Finally Realizing One Size Never Fits All
I originally designed my ticker plants to fit a specific client: the systems feeding the human traders. Eyeballs. There was no need to have everything up-to-date every millisecond - the human eye can't tell, and the systems don't update faster than a few times a second. It's just a waste. But what they do care about is that when they see the change, it's the latest data available. This means don't queue it up! You have to remember the order the ticks came in, but allow for updates to the data to replace the old with the new. This is commonly called conflation. It's a good thing for systems delivering data to humans.
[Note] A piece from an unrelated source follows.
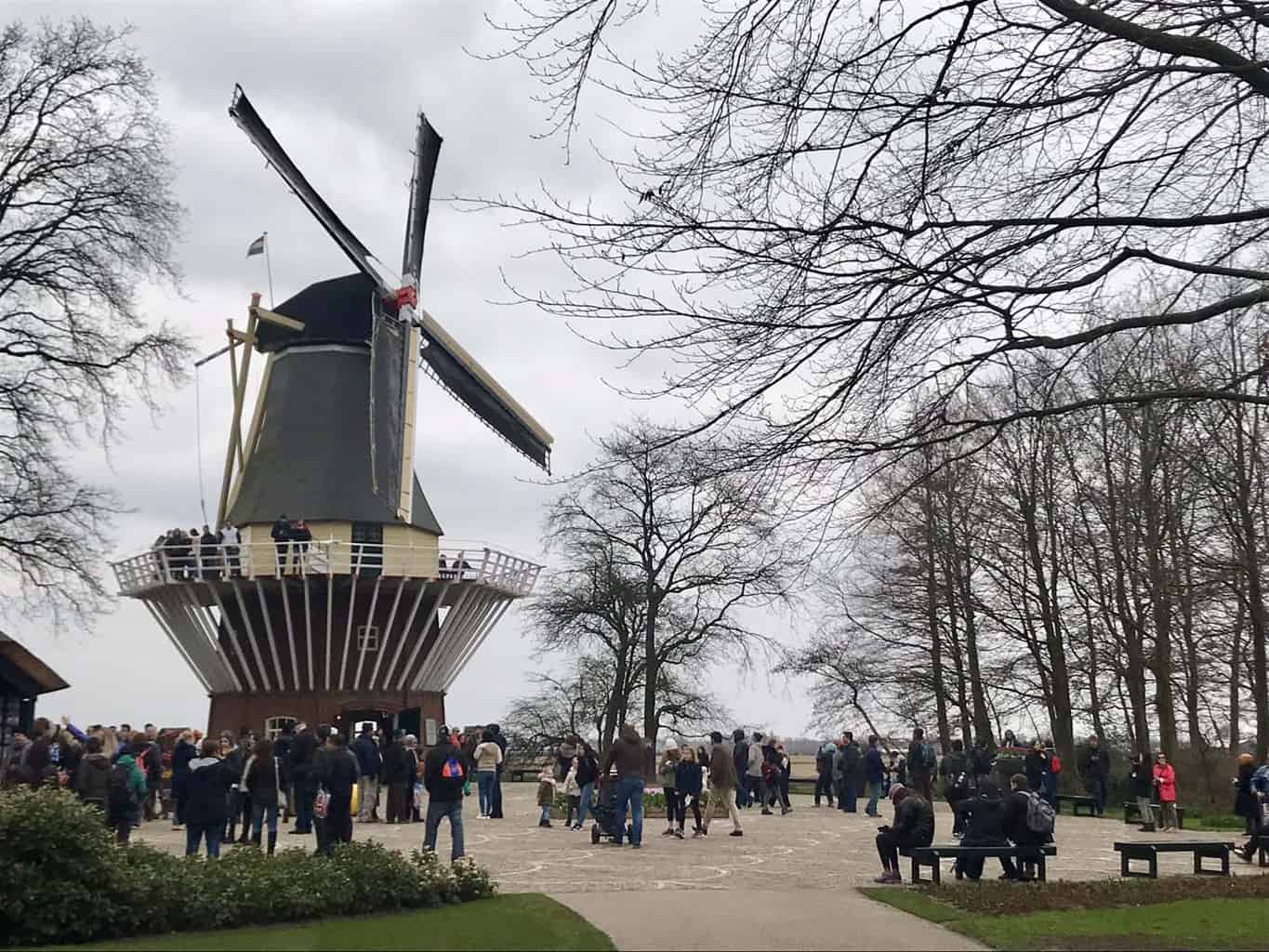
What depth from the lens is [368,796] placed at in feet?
78.6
But automated trading systems don't want this. They want every tick. They want it all as fast as possible. It's understandable - if you can make a machine able to see everything, then you have a much better chance of seeing opportunity and therefore making a profit. While I didn't design my ticker plants for these kinds of systems, several months ago, I was asked to make it work for these kinds of systems.
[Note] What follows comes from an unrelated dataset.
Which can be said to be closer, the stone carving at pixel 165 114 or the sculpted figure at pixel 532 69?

I've spent a lot of time trying to speed things up so that one system is capable of meeting the needs of both kinds of clients. It's been very difficult, and in a very real sense, what I've been doing is dumbing down my system to force the clients to handle every tick. If I could have done it, it would have been fantastic. But it really isn't possible. The compromises for one client are just too far from the compromises for the other.
So I finally had another little Ah! Ha! moment - Stop trying to make one size fit all. Elementary, but true, and an important understanding of really making something good for everyone.
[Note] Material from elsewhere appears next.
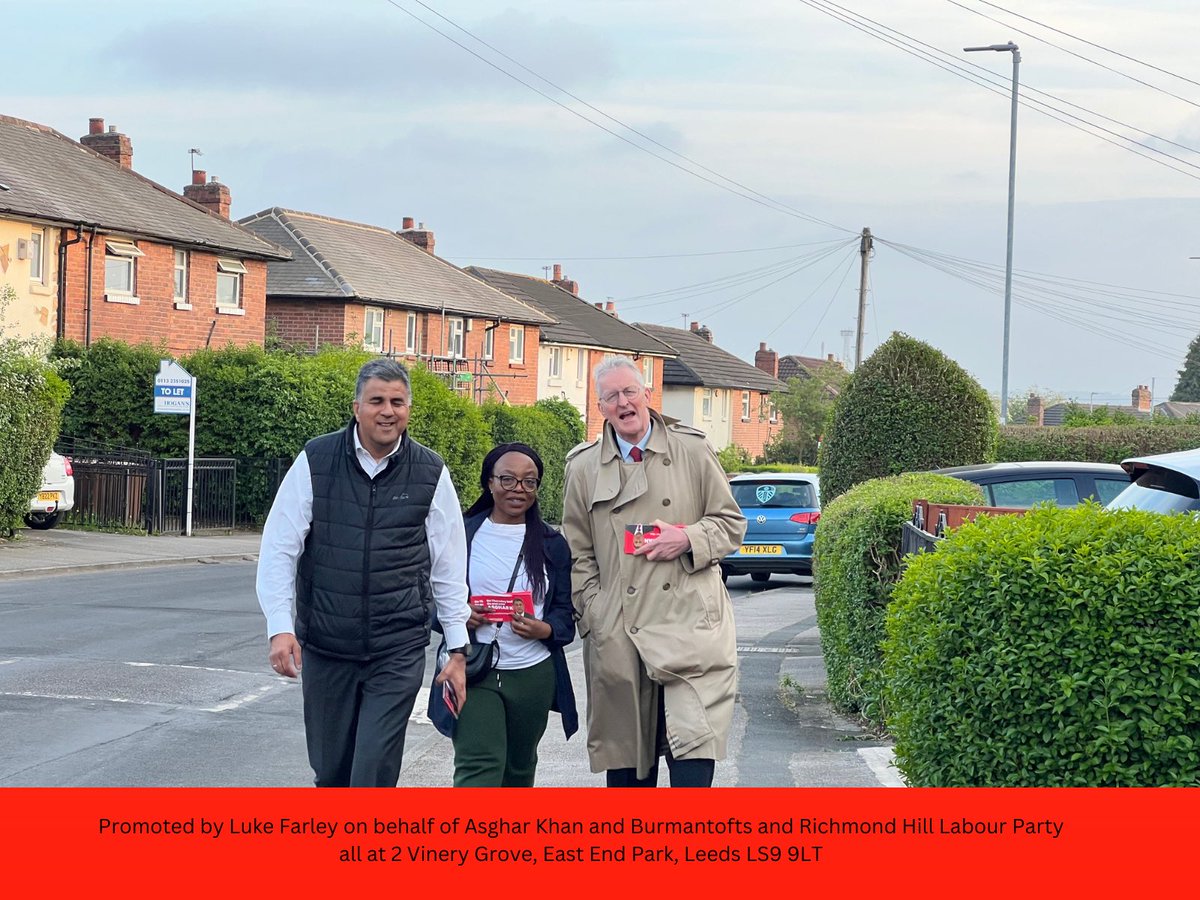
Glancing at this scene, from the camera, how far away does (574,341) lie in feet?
205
If I made my ticker plants the way I started - for the 'slow' trading, and then had the 'fast' trading use an embedded ticker plant, then those that needed speed wouldn't even have to deal with a network hop. That's good. No serialization or deserialization. No worries about dropping packets from the server to the client. There are a lot of things that just "go away" when you decode and use the data in the same process.
I do this in my NBBO server - I have n exchange feeds all going into one NBBOEngine, and then sending it out to the clients. I don't take in the feed, process it, and then send it out - that'd take too long. I process the feed within the process space of the consuming application.
The resources to do this aren't horrible, two threads, less than a core and some memory. All this can be dealt with very easily by adding a box or two, if necessary. These boxes could be the "servers" you turned off because you no longer need them. In any case, it's a very solvable problem.
In the end, those that need conflation get it, and those that don't want it, get the data in-process as fast as possible. It's really the best of both worlds as it doesn't make compromises for one client or another.